The particular algorithm in question is the one used in HDLC, ANSI X3.66, ITU-T V.42, Ethernet, Serial ATA, MPEG-2, PKZIP, Gzip, Bzip2, PNG (see Wikipedia) which uses the polynomial $\mathtt{0x04C11DB7}$.

In what sense is CRC linear? Is this a misconception?

Answer 1

In practice, CRC operations are often started with a nonzero state. Because of this, the actual equation is usually of the form:

$$crc(a) \oplus crc(b) = crc( a \oplus b ) \oplus c$$

for some constant $c$ (which depends on the length of $a$, $b$).

An alternative way of expressing this is, for three any equal-length bitstrings $a, b, c$, we have:

$$crc(a) \oplus crc(b) \oplus crc(c) = crc( a \oplus b \oplus c ) $$

The technical term for this relationship is affine; in cryptography, we treat it as linear because, for attacks that assume linearity, affine works just as well.

Answer 2

My answer to how to recalculate a CRC32 on a large byte array

and the comment which follows may explain it.

The linearity comes from the fact that CRC is a remainder of dividing a high degree polynomial with binary coefficients (=data) by a fixed degree polynomial with binary coefficients (=crc polynomial).

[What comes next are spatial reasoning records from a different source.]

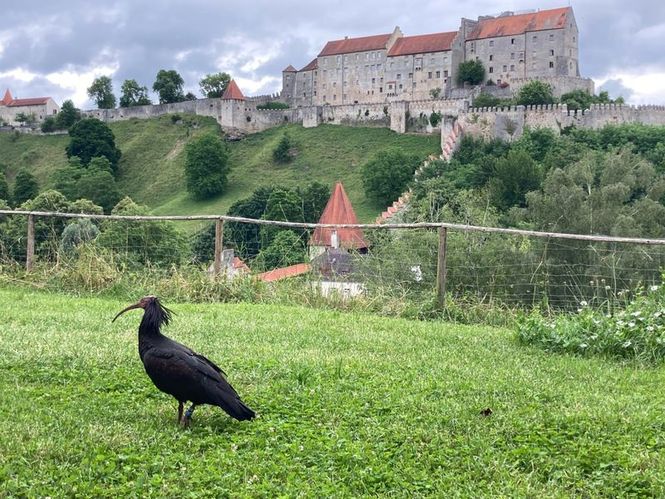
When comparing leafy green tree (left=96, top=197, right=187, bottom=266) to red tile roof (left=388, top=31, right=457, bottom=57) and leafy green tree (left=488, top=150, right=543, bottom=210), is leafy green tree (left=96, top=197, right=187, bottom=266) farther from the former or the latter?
red tile roof (left=388, top=31, right=457, bottom=57)

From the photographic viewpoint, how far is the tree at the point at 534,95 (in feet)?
204

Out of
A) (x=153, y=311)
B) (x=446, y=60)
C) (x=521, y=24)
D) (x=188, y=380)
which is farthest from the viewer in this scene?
(x=446, y=60)

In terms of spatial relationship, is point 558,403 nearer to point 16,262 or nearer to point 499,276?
point 499,276

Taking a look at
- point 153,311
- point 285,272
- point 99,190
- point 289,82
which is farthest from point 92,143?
point 153,311

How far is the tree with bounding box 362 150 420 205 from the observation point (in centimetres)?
5175

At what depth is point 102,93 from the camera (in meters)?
91.6

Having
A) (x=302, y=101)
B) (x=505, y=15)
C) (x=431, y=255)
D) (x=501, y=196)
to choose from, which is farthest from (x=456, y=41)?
(x=431, y=255)

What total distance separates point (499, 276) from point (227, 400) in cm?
623

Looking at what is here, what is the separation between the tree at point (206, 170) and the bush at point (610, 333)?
178ft

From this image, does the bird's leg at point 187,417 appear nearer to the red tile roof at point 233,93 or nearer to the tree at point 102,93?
the red tile roof at point 233,93

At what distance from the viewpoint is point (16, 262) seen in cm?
1100

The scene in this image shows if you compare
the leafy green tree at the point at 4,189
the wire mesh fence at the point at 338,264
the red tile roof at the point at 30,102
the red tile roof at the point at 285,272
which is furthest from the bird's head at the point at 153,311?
the red tile roof at the point at 30,102

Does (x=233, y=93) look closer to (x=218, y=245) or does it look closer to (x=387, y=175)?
(x=387, y=175)

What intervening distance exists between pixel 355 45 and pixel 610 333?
257 feet
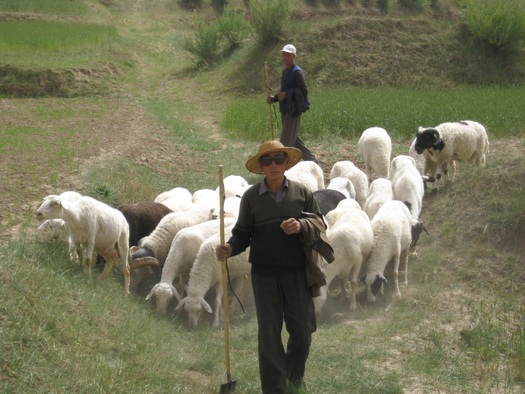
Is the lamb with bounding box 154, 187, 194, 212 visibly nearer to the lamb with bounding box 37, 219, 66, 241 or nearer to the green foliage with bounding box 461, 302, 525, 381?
the lamb with bounding box 37, 219, 66, 241

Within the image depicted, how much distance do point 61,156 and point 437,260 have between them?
A: 6567mm

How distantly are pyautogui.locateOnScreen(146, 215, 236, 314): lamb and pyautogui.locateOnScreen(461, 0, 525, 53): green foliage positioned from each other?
69.5 feet

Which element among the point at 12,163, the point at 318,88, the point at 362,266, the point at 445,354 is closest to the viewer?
the point at 445,354

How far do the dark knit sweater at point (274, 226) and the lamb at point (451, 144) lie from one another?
304 inches

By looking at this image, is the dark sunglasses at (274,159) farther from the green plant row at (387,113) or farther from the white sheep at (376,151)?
the green plant row at (387,113)

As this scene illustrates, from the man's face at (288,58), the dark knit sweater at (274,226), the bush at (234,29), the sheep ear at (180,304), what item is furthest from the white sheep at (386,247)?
the bush at (234,29)

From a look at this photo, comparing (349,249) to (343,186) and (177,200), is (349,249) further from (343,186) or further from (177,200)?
(177,200)

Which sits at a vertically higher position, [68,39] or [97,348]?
[97,348]

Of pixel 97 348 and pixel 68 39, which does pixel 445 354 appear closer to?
pixel 97 348

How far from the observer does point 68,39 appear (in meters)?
27.0

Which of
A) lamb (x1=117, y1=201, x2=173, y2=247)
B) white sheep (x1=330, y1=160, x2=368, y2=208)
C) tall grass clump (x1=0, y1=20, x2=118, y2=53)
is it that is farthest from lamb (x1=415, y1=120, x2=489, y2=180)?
tall grass clump (x1=0, y1=20, x2=118, y2=53)

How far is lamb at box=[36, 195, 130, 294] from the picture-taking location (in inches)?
313

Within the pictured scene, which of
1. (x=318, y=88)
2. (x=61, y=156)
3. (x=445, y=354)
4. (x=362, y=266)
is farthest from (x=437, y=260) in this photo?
(x=318, y=88)

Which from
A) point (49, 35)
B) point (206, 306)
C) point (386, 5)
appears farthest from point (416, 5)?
point (206, 306)
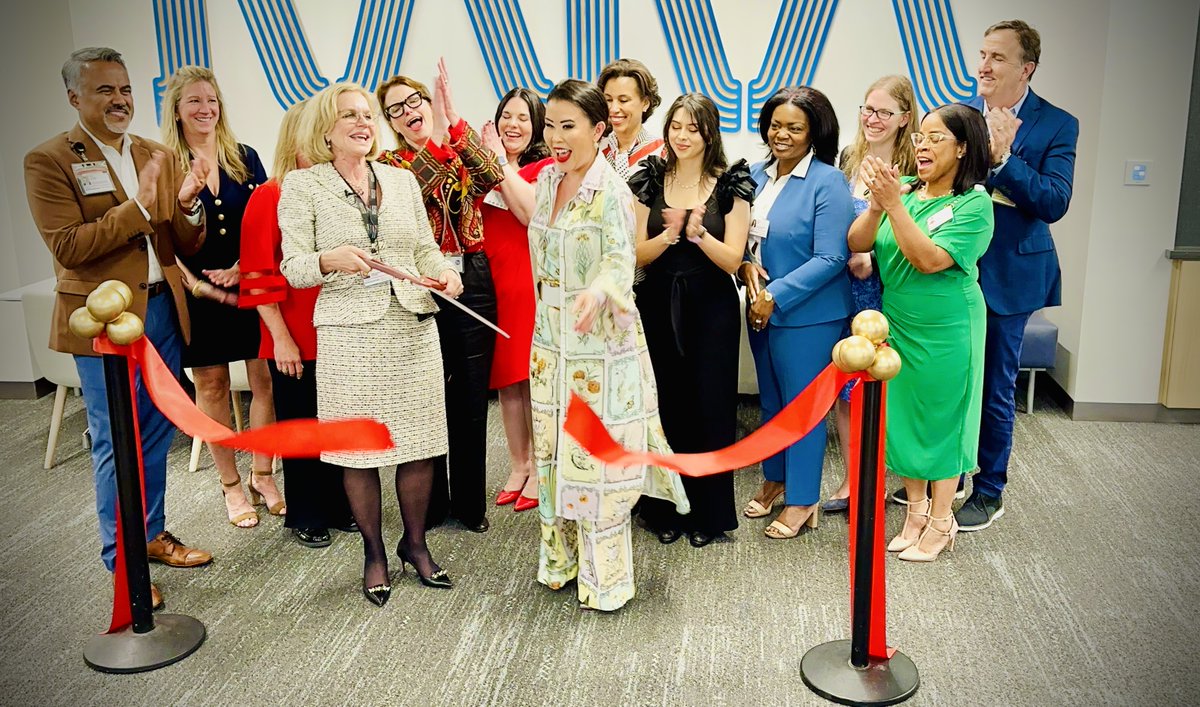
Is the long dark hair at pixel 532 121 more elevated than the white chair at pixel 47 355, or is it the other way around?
the long dark hair at pixel 532 121

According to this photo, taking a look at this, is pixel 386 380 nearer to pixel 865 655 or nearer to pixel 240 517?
pixel 240 517

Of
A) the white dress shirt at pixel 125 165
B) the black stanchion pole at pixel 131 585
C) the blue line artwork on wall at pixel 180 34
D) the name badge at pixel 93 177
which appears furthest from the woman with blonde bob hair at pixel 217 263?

Adding of polynomials with binary coefficients is equivalent to an xor operation (and it is obviously linear). So if the data changes, and you know the xor between the old data and the new data, you can calculate CRC of the new data from the CRC of the old data and vice versa.

From security perspective, this makes CRC unreliable way to tell if the data has changed if the data has a padding or even some useless bits in the middle. Those can be easily adjusted to produce the correct "remainder" polynomial by calculating the CRC of each free-to-be-adjusted bit and then solving the system of simultaneous linear equations (to produce intentional collision of CRCs).

Which makes producing CRC collision a trivial problem. This makes CRC unsuitable to detect malicious changes.